Cookies and Analytics
You can set your browser not to accept cookies and this link tell you how to remove cookies from your browser. However, in a few cases some of our website’s features may not function as a result.
Our site uses CookieBot, a third party cookie management service to help us to be as transparent as possible, and to provide a full user control over cookies on our site. Any cookies that are necessary for our website to perform correctly will be deployed automatically, in order to provide you with our site in its correctly functioning state – these can’t be turned off, as the site may not perform correctly or behave as we had hoped. Cookies relating to preferences and statistics are deployed automatically under our legitimate interests, but can be switched off via the banner.
We also use marketing cookies, to help provide us with aggregated data of the usage of our site and the mediums which are driving traffic to the site. Where possible, this data is anonymized and cannot identify you. These types of cookies will only be activated given your consent to do so, and this consent can be revoked as mentioned below. These cookies will collect as little personal data as possible; this data will be deleted once there is no reasonable reason to retain this.
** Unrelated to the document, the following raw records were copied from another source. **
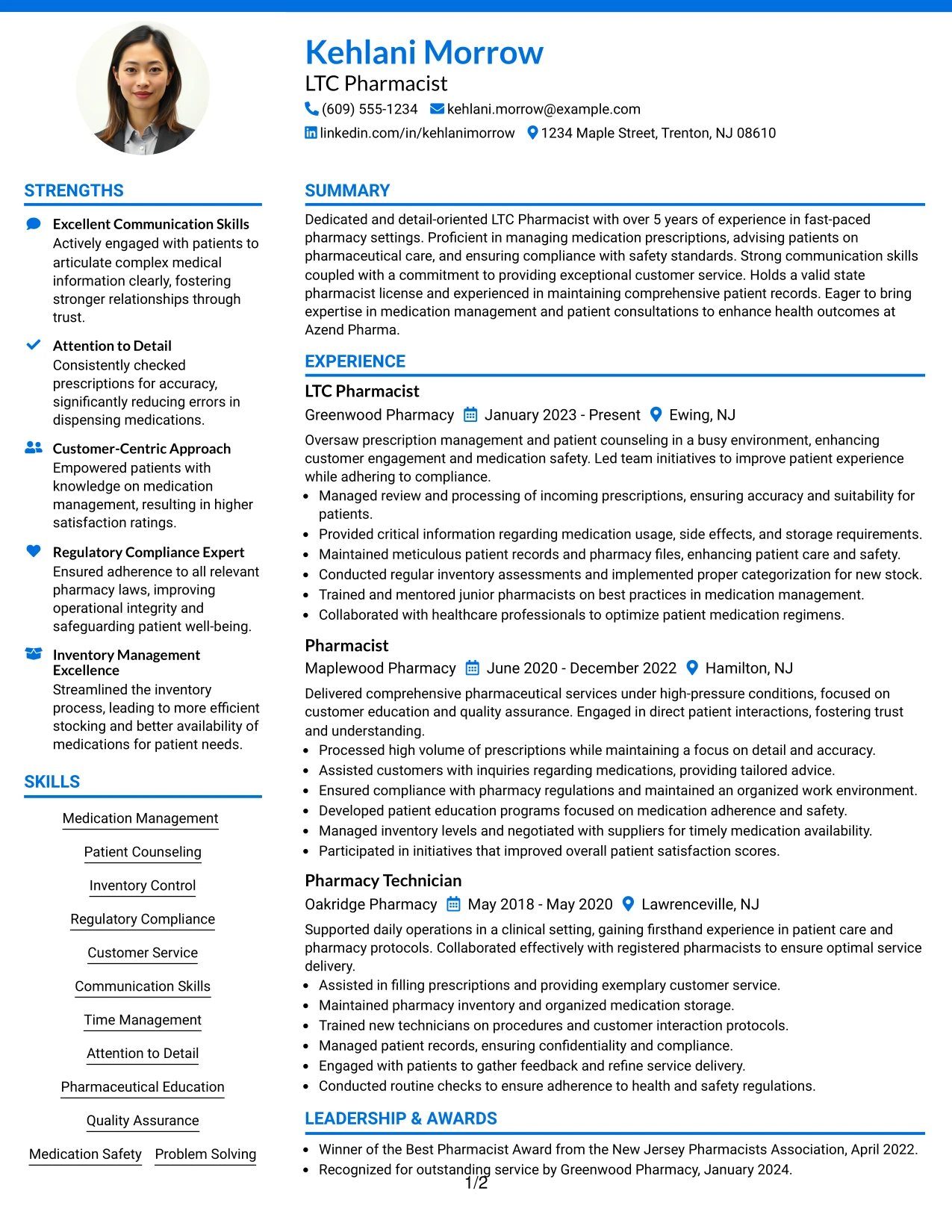 Kehlani Morrow
LTC Pharmacist
(609) 555-1234 kehlani.morrow@example.com
linkedin.com/in/kehlanimorrow 1234 Maple Street, Trenton, NJ 08610

STRENGTHS

Excellent Communication Skills
Actively engaged with patients to articulate complex medical information clearly, fostering stronger relationships through trust.

Attention to Detail
Consistently checked prescriptions for accuracy, significantly reducing errors in dispensing medications.

Customer-Centric Approach
Empowered patients with knowledge on medication management, resulting in higher satisfaction ratings.

Regulatory Compliance Expert
Ensured adherence to all relevant pharmacy laws, improving operational integrity and safeguarding patient well-being.

Inventory Management Excellence
Streamlined the inventory process, leading to more efficient stocking and better availability of medications for patient needs.

SKILLS

Medication Management
Patient Counseling
Inventory Control
Regulatory Compliance
Customer Service
Communication Skills
Time Management
Attention to Detail
Pharmaceutical Education
Quality Assurance
Medication Safety Problem Solving

SUMMARY

Dedicated and detail-oriented LTC Pharmacist with over 5 years of experience in fast-paced pharmacy settings. Proficient in managing medication prescriptions, advising patients on pharmaceutical care, and ensuring compliance with safety standards. Strong communication skills coupled with a commitment to providing exceptional customer service. Holds a valid state pharmacist license and experienced in maintaining comprehensive patient records. Eager to bring expertise in medication management and patient consultations to enhance health outcomes at Azend Pharma.

EXPERIENCE

LTC Pharmacist
Greenwood Pharmacy January 2023 - Present Ewing, NJ
Oversaw prescription management and patient counseling in a busy environment, enhancing customer engagement and medication safety. Led team initiatives to improve patient experience while adhering to compliance.
• Managed review and processing of incoming prescriptions, ensuring accuracy and suitability for patients.
• Provided critical information regarding medication usage, side effects, and storage requirements.
• Maintained meticulous patient records and pharmacy files, enhancing patient care and safety.
• Conducted regular inventory assessments and implemented proper categorization for new stock.
• Trained and mentored junior pharmacists on best practices in medication management.
• Collaborated with healthcare professionals to optimize patient medication regimens.

Pharmacist
Maplewood Pharmacy June 2020 - December 2022 Hamilton, NJ
Delivered comprehensive pharmaceutical services under high-pressure conditions, focused on customer education and quality assurance. Engaged in direct patient interactions, fostering trust and understanding.
• Processed high volume of prescriptions while maintaining a focus on detail and accuracy.
• Assisted customers with inquiries regarding medications, providing tailored advice.
• Ensured compliance with pharmacy regulations and maintained an organized work environment.
• Developed patient education programs focused on medication adherence and safety.
• Managed inventory levels and negotiated with suppliers for timely medication availability.
• Participated in initiatives that improved overall patient satisfaction scores.

Pharmacy Technician
Oakridge Pharmacy May 2018 - May 2020 Lawrenceville, NJ
Supported daily operations in a clinical setting, gaining firsthand experience in patient care and pharmacy protocols. Collaborated effectively with registered pharmacists to ensure optimal service delivery.
• Assisted in filling prescriptions and providing exemplary customer service.
• Maintained pharmacy inventory and organized medication storage.
• Trained new technicians on procedures and customer interaction protocols.
• Managed patient records, ensuring confidentiality and compliance.
• Engaged with patients to gather feedback and refine service delivery.
• Conducted routine checks to ensure adherence to health and safety regulations.

LEADERSHIP & AWARDS

• Winner of the Best Pharmacist Award from the New Jersey Pharmacists Association, April 2022.
• Recognized for outstanding service by Greenwood Pharmacy, January 2024.

1/2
You can find the retention periods for each individual cookie by expanding our CookieBot toolbar on our site.
Some of this data is shared with the third parties who set these cookies, meaning that this information may be shared outside of the EEA; where this is the case these recipients will be covered by an adequacy decision – given by the European Commission to declare that the country offers an adequate level of data protection, or, the companies with whom this data is shared will be contractually bound to observe data protection principles when processing your data.
Your cookie consent settings will remain valid for 12 months and will be remembered upon your next visit – if you wish to update your consent settings before this, then you can delete this cookie from your browser.
We will also collect your IP Address via our site; this is a unique identifier for your computer to time stamp your arrival on our site, but is not linked to any information from which you are personally identifiable, like a username. ASE will retain this information for a maximum of two years, or until no longer necessary. This will be collected and retained in our interests to help us to inform law enforcement in the case of a network breach; and to analyze the use of the website in order to help guide improvements. The syslog server where these are kept uses heavy encryption on its storage, and is not accessible to anyone outside of the core infrastructure team.
This Privacy Statement was last updated on the 24th May 2018.
ASE holds two separate registrations as a data controller with the Information Commissioner’s Office (ICO). Details concerning both registrations can be viewed at https://ico.org.uk/esdwebpages/search under registration numbers Z3324276 and Z1936284.
You also have the right to lodge a complaint with the ICO, who can be contacted via this link.
How to contact us
If you have any data protection issues, or if you have any questions about our privacy statement or the information we hold on you, you can contact our Data Protection team via GDPR@ase-global.com
Or alternatively, write to us at the following address:
ASE Global, Rowan Court, Concord Business Park, Manchester, M22 0RR.